The above quotation would no doubt have been well received as a nice piece of female enlightenment by my dear mother (who often acted foolishly but was nobody’s fool). She once told her oldest teenage son (me) the morning I emigrated to Canada in December, 1963 “I have spent the past twenty years making my boy a man; and what for, Billy Forde? Just so some other woman can make a fool of him in twenty minutes!”
I will conclude this morning’s post with the fools that our MPs from all political parties are making of the British people by their supposed argument of sophistication as they attempt to justify their actions in Parliament and in their feeble attempt to persuade the electorate ‘that not doing what the electorate mandated them to do in the referendum is behaving honourably.’ Now, only a fool in my view would believe that, whether they be ‘Remainer’ or Leaver’!
I always remember being told how to distinguish the two main types of fool.
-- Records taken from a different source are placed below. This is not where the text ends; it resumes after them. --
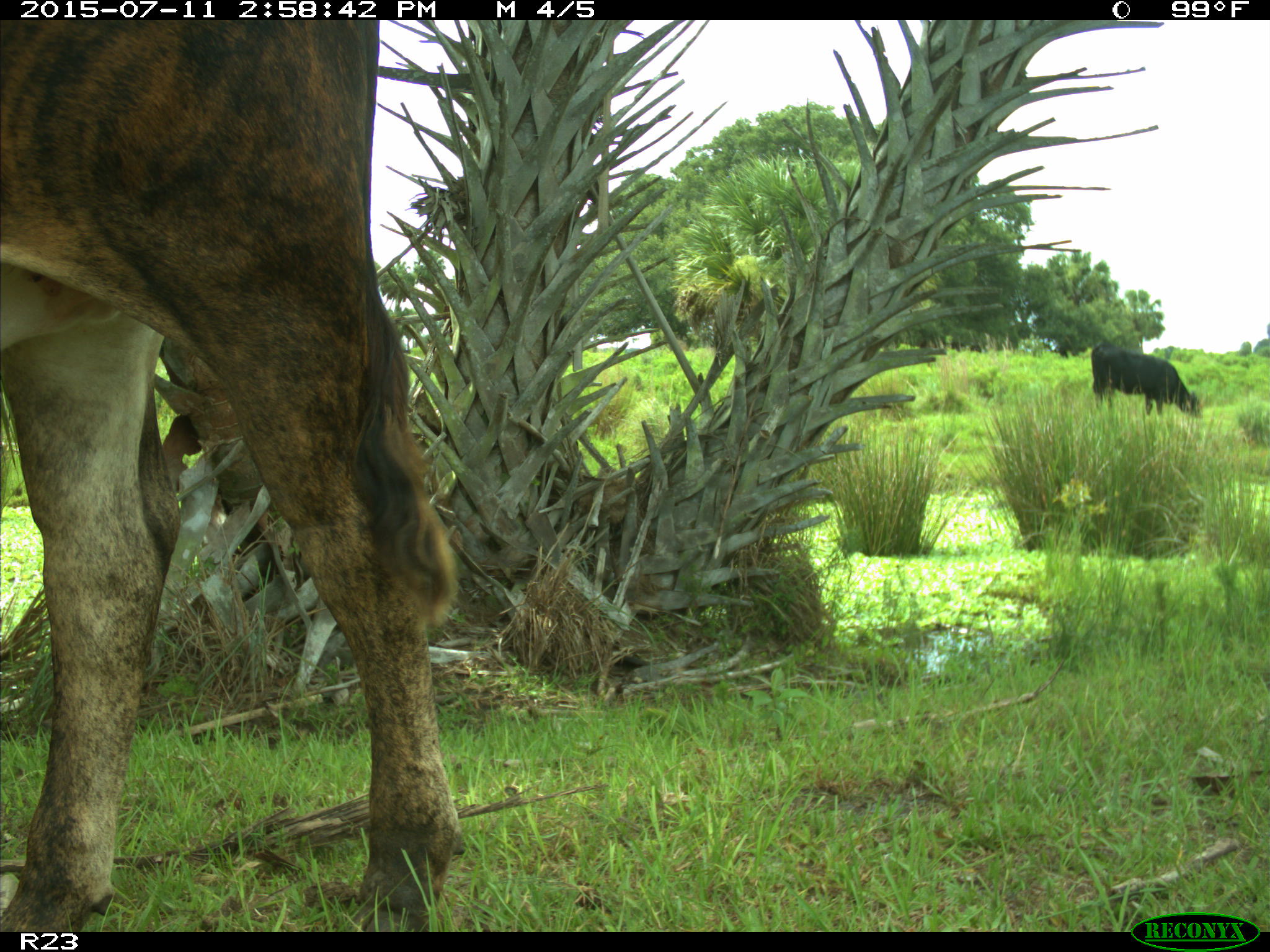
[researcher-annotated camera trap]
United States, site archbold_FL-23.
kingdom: Animalia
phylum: Chordata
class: Mammalia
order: Artiodactyla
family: Bovidae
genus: Bos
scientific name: Bos taurus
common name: domestic cow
Bos taurus (domestic cow).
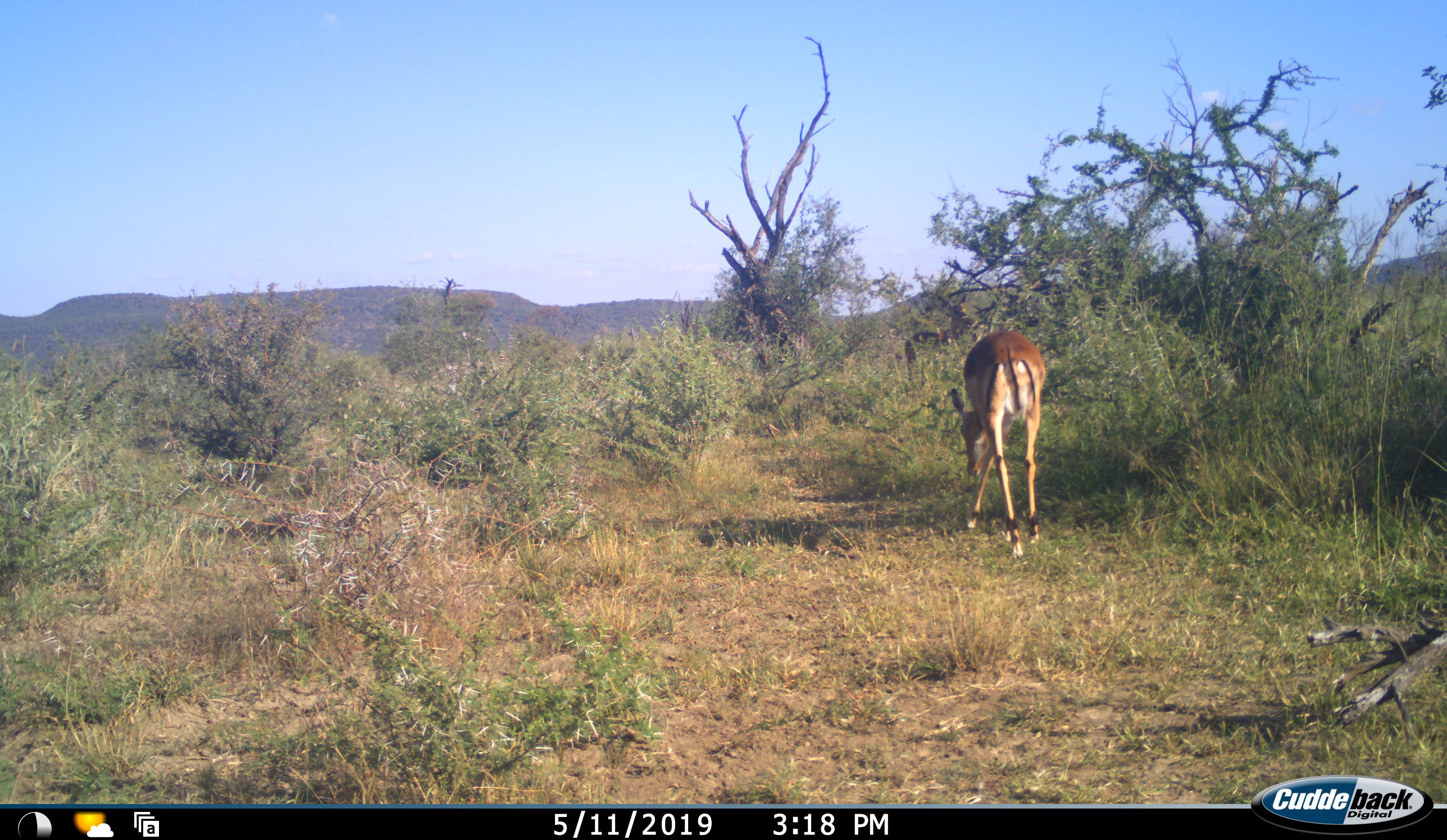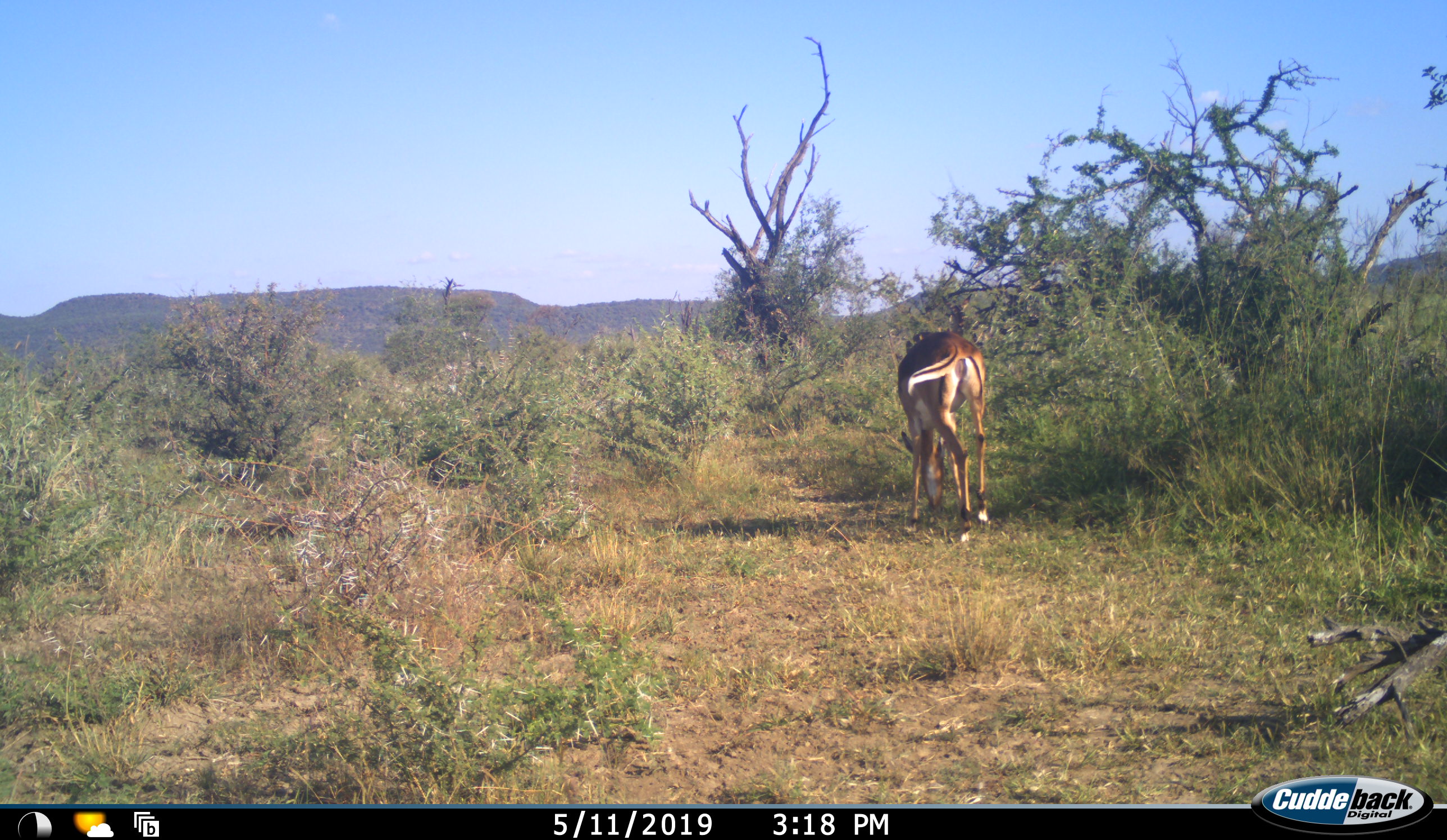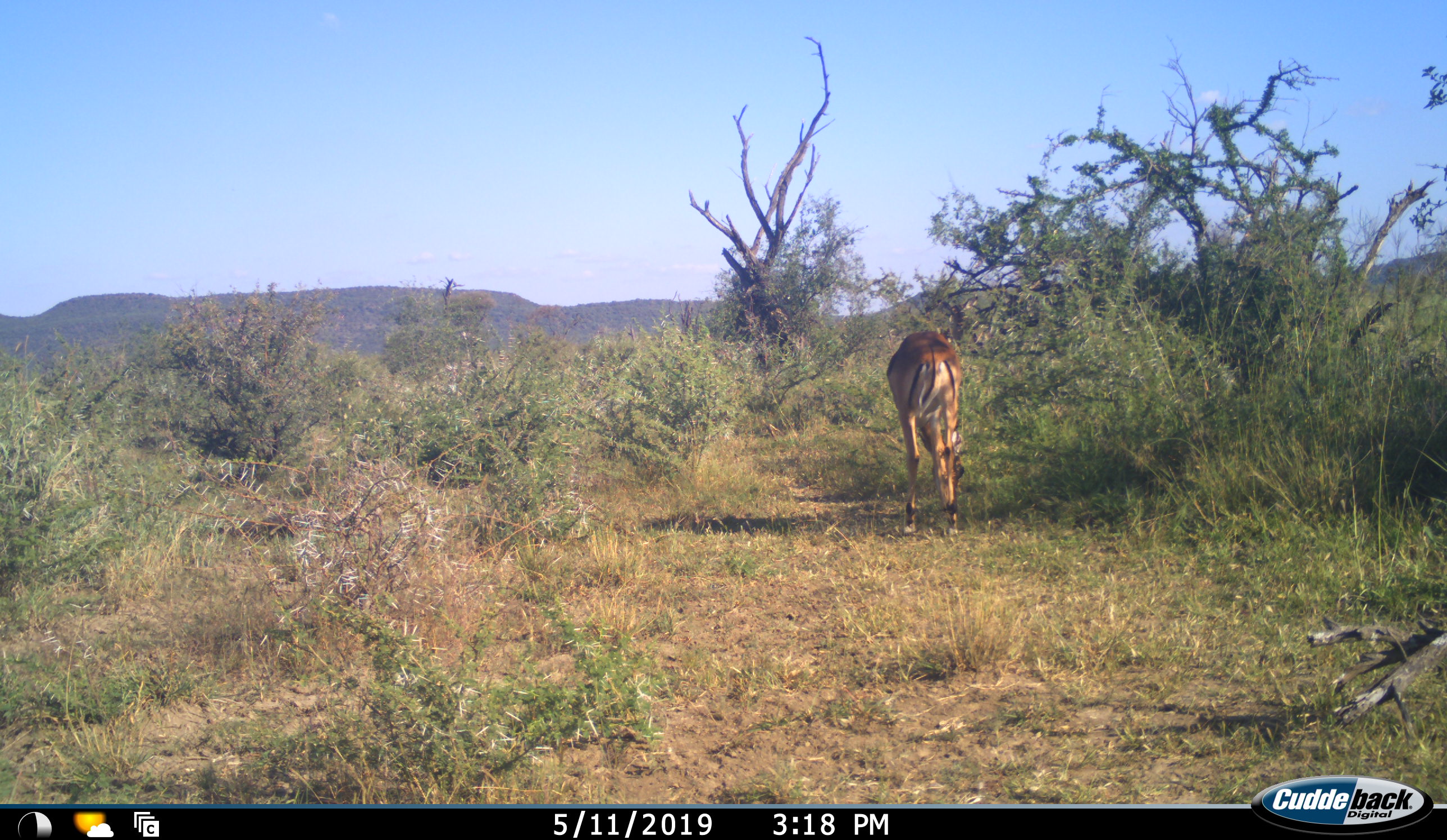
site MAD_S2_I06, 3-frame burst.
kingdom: Animalia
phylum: Chordata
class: Mammalia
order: Artiodactyla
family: Bovidae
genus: Aepyceros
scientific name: Aepyceros melampus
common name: impala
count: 1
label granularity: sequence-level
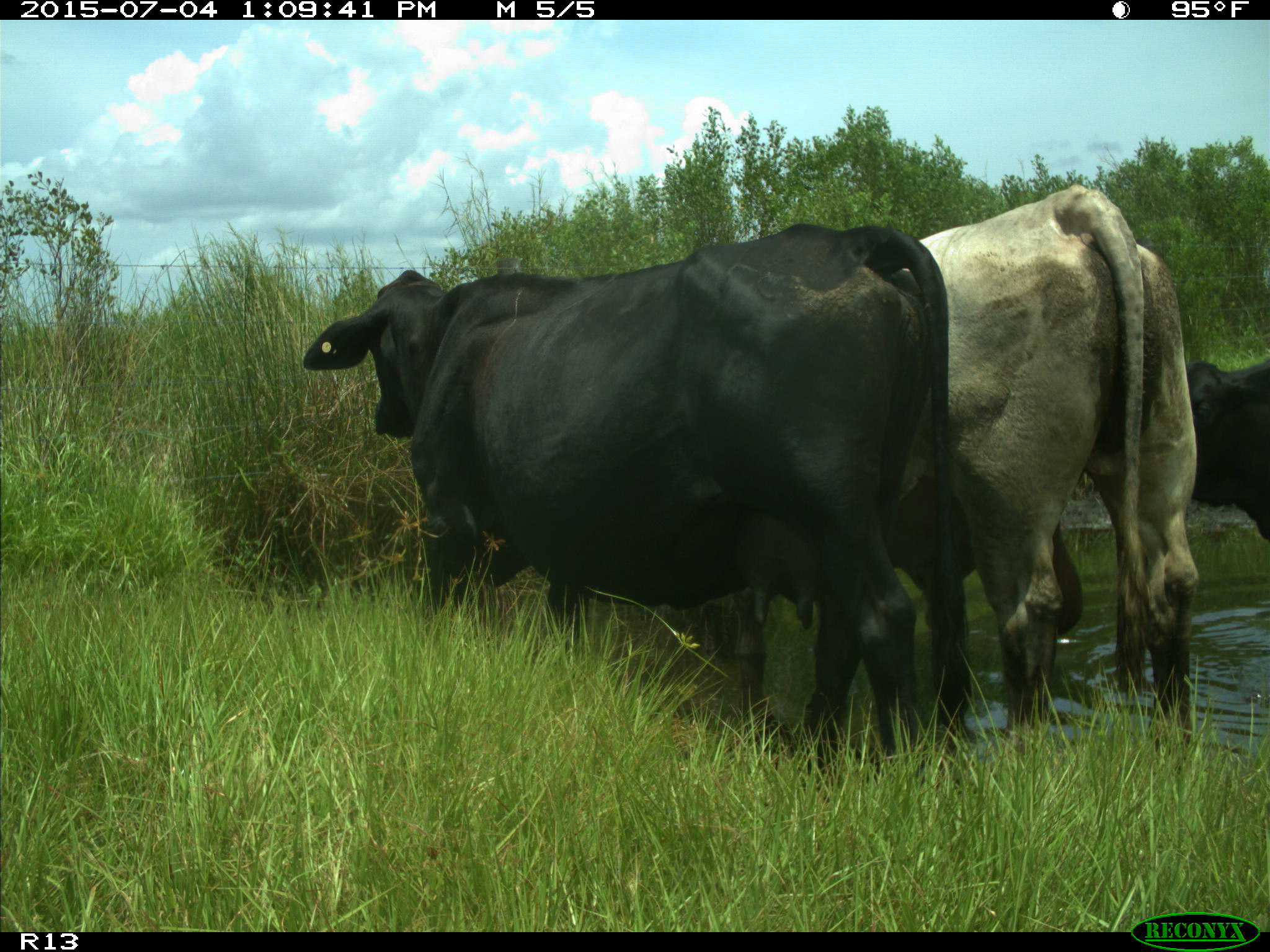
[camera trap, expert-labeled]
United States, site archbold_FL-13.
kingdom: Animalia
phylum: Chordata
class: Mammalia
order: Artiodactyla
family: Bovidae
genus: Bos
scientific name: Bos taurus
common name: domestic cow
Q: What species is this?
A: Bos taurus (domestic cow).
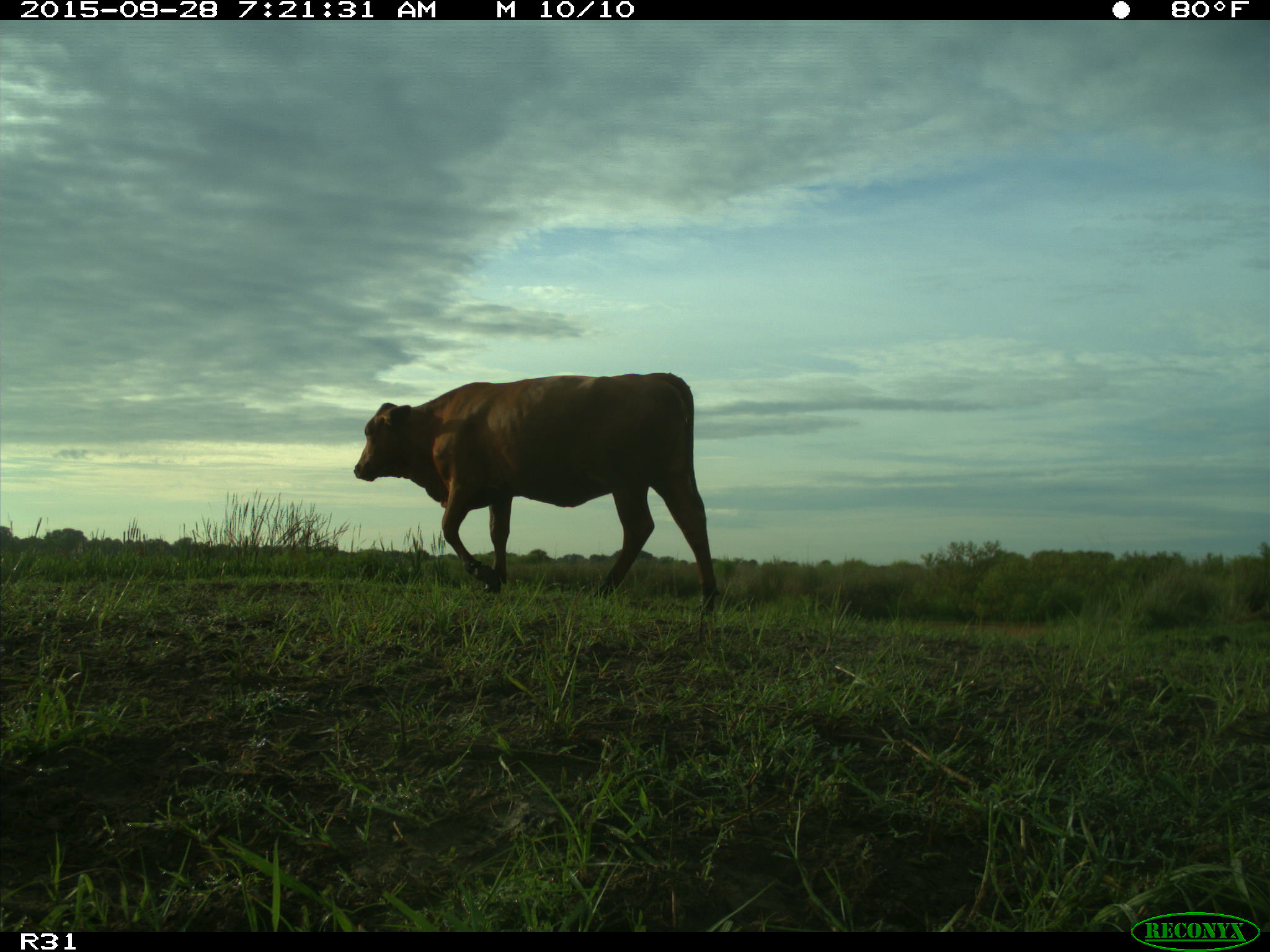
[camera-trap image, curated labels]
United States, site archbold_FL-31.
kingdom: Animalia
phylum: Chordata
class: Mammalia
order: Artiodactyla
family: Bovidae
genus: Bos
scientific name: Bos taurus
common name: domestic cow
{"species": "Bos taurus (domestic cow)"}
One is the millionaire who thinks that by hoarding money he can somehow accumulate real power and preserve his enviable position in society, and the other is the penniless reformer who thinks that if only he can take money from one class and give it to another through redistribution, that all the world’s ills will be cured. Such is the ultimate foolishness of all politicians, whether they be Conservative or Socialists (and I have supported both throughout different stages of my life, but can truly say that despite their best of intentions, neither party have lived up to my reasonable expectations of telling the truth, keeping their word as stated in their Manifesto, and resigning from Office before violating their personal principles).